To select the best hyperparameters, we used the GridSearchCV function, which performs an exhaustive search over the specified parameter values using cross-validation. The model’s performance was evaluated based on accuracy, which measures the proportion of correct predictions. The hyperparameters that were tuned using grid search are:

  1. max_depth: This parameter determines the maximum depth of the decision tree. It controls the complexity of the model and helps prevent overfitting. The values tested are 10, 15, 25, 30, 50. We saw which values of max_depth were actually being implemented in the best fit of the model and dependent on that chose the values of 10, 15, 25, 30, 50.

  2. min_samples_split: This parameter specifies the minimum number of samples required to split an internal node. It affects the decision tree’s ability to capture fine-grained patterns in the data. The values tested are 100, 200, 250, 275, 300. We saw which values of min_samples_split were actually being implemented in the best fit of the model and dependent on that chose the values of 100, 200, 250, 275, 300.

  3. criterion: This parameter defines the quality measure used to evaluate the splits in the decision tree. The two options tested are ‘gini’ and ‘entropy’. ‘Gini’ measures the impurity of a node, while ‘entropy’ calculates the information gain.

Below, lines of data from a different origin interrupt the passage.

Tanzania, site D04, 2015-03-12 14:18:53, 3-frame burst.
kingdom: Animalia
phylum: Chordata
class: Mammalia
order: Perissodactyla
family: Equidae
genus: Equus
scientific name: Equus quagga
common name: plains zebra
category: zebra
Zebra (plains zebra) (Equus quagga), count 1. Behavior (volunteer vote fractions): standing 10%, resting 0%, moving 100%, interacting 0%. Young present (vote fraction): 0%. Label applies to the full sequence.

The hyperparameters that gave the best results were:

Compared to the baseline model, the final model includes additional features and uses a more advanced modeling algorithm. By incorporating information about the number of steps, cooking time, and number of ingredients, as well as one-hot encoding the categorical features of the names, the model can capture more nuanced patterns in the data. Additionally, the decision tree classifier can handle non-linear relationships and interactions between features. The grid search helped in finding the best hyperparameters, resulting in a model that is fine-tuned for the data. Overall, the final model’s performance shows a significant improvement over the baseline model in overall accuracy due to the inclusion of these additional features and the use of a more sophisticated algorithm. However, this comes at the cost of the bias of guessing 5’s more often; this is due to the overall frequency of 5’s in the dataset, leading to possible trends being overlooked by this fact.


Fairness Analysis

We decided to look into whether our model preform differently based on the number of minutes of a recipe. To further investigate this, we set up the following permuation test:

Group 1: Short recipes: recipes that take 35 minutes or more to make

Group 2: Long recipes: recipes that take less than 35 minutes to make

We chose 35 minutes as the divider between the two groups as this is the value that most evenly splits up the dataset into the groups (roughly 50% of the dataframe to_work is in each group).

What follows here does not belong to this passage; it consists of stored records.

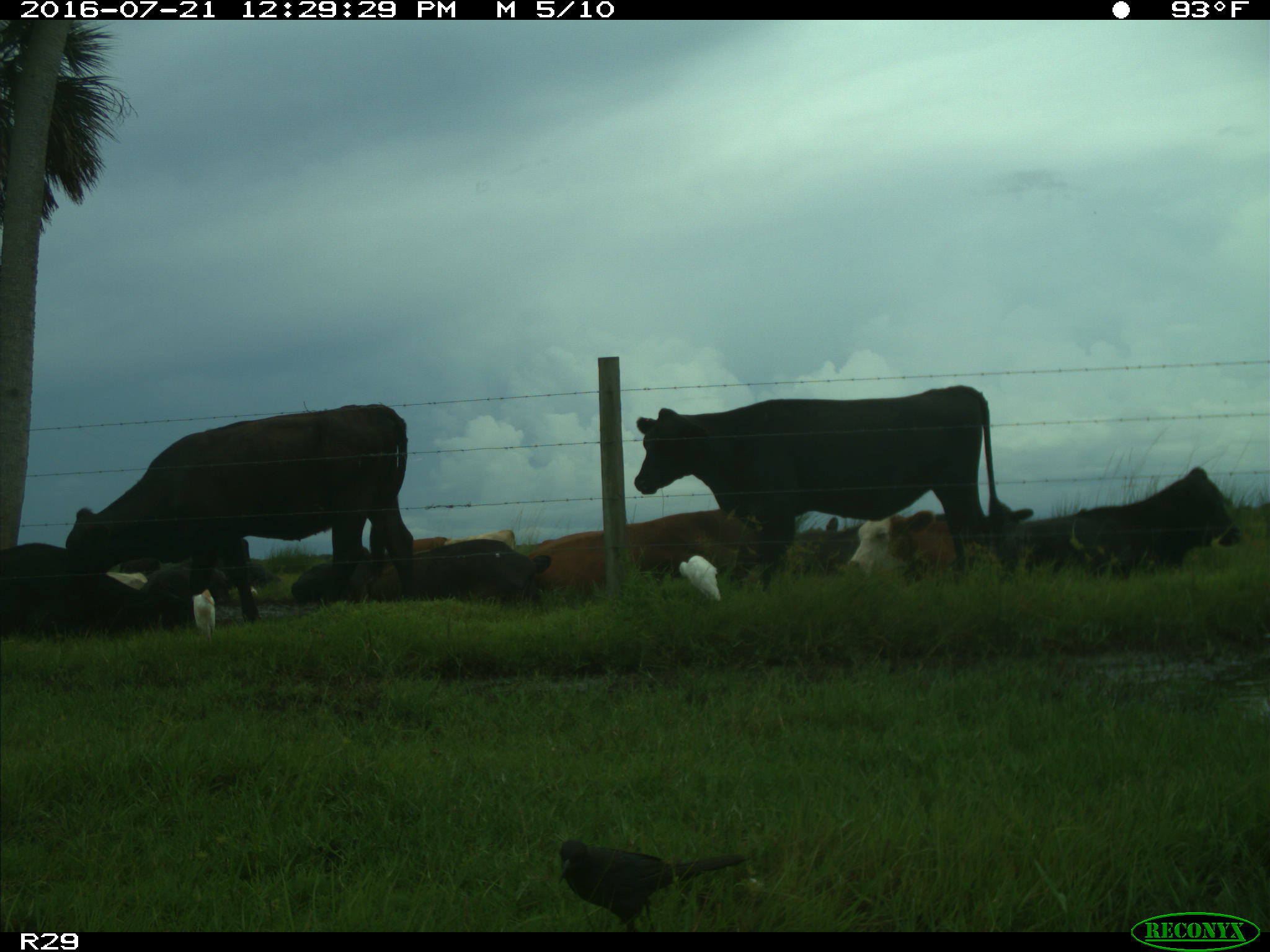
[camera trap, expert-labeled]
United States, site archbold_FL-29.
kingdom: Animalia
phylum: Chordata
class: Mammalia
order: Artiodactyla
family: Bovidae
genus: Bos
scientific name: Bos taurus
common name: domestic cow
Bos taurus (domestic cow).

Evaluation Metric: Accuracy

Test Statistic: abs((Accuracy of recipes that take less than 35 minutes) - (Accuracy of recipes that take 35 minutes or more))

Significance Level: alpha = 0.05

Observed test statistic: 0.0143

p-value = 0.00

Because our p-value = 0.00 is less than the significance level of alpha = 0.05, we can reject the null hypothesis. There is statistically significant evidence that our model could be unfair, specifically that its accuracy for recipes that take less than 35 minutes could be not equal to its accuracy for recipes that take 35 minutes or more. It should be noted that due to not having randomized controlled trials, we cannot make definitive conclusions about the truth or falsehood of either hypothesis.